Metric, vous en restez à une interprétation « femme=femme », alors que comme précisément il y a inversion des rôles, les femmes représentent la classe dominante (donc les hommes) et les hommes représentent les femmes. Du coup, vous ne pouvez pas dire, sans aucune précaution, que la victoire finale de Jacky représente un triomphe du pattriarcat, que Julin est « sexiste » (alors que s’il est « sexiste », c’est d’un « sexisme » de dominé-e-s qu’il s’agit, un peu comme le sexisme anti-hommes, ou le racisme anti-blanc…), que les personnages féminins négatifs sont le vecteur d’une charge contre les femmes, etc. Vous ne pouvez pas non plus qualifier Julin de « Don Juan », même « masculiniste ». « Don Juan », ça n’a de sens que dans un contexte de domination masculine. Là, Julin n’est pas un Don Juan, c’est un prostitué (le principal personnage positif, le plus courageux et le plus intelligent, est prostitué : je trouve ça très bien d’un point de vue anti-putophobe, d’ailleurs).

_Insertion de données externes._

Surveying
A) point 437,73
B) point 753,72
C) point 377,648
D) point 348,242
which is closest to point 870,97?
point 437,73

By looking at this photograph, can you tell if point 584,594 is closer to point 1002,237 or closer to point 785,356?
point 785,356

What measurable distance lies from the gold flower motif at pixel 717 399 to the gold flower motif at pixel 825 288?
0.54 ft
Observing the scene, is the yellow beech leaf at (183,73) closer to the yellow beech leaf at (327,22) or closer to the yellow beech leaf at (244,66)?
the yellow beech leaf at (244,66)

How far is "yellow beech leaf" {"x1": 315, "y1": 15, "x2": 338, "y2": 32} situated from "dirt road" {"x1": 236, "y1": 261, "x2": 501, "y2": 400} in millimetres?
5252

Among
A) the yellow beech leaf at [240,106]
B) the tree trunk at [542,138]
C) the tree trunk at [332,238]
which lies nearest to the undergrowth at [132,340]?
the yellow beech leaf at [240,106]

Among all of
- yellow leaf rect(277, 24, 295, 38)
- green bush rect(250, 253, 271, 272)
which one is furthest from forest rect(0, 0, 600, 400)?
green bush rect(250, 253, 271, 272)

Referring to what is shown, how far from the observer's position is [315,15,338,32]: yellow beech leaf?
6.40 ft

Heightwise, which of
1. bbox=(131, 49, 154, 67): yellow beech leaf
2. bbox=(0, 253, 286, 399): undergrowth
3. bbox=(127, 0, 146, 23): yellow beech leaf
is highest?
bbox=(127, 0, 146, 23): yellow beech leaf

Je suis d’accord que le principe de l’inversion des rôles a des limites, et je suis OK avec Meg sur ce qu’elle dit dans le forum – en tout cas elle me semble qu’elle pointe des choses justes. Mais malgré tout on ne peut pas faire comme si le film obéissait de manière univoque et massive au principe « femme=femme », « homme=homme ». Il y a un hiatus entre la représentation immédiate et la représentation symbolique, qui rend instable tout ce que vous pouvez dire, tout ce que vous pouvez prédiquer, sur le film. Il y a une ambiguïté fondamentale du message qui tient à cette façon de procéder ; mais vous ne pouvez pas lisser l’ambiguïté comme vous le faites, et tirer le film dans un sens univoque (inutile de dire que votre titre est carrément caricatural).
Sur le racisme et l’islamophobie : pas trop d’accord non plus. Il y a des références à une dictature religieuse musulmane, effectivement, genre Arabie saoudite (mais il n’y a pas bcp de références spécifiques à l’islam, à part la « burqa » qui n’en est pas vraiment une puisqu’elle laisse voir le visage – la polygynie, en revanche, n’est pas propre à l’islam), mais ce n’est pas du tout la seule référence : il y a aussi, me semble-t-il, pas mal d’allusions à la Corée du Nord. Quant à la reconnaissance « racialisée » que consacrerait l’unité finale des deux amant-e-s, franchement… On est dans un mode racialement très homogène (comme l’est la Corée du Nord, du reste, et peut-être l’Arabie saoudite ?), et ça n’a pas vraiment de sens de surinterpréter la ressemblance raciale des héros. Et puis de toute façon, j’aimerais bien qu’on ne considère pas comme islamophobe le fait de faire référence, parmi d’autres situations et pays, à la situation réelle des femmes en Arabie saoudite !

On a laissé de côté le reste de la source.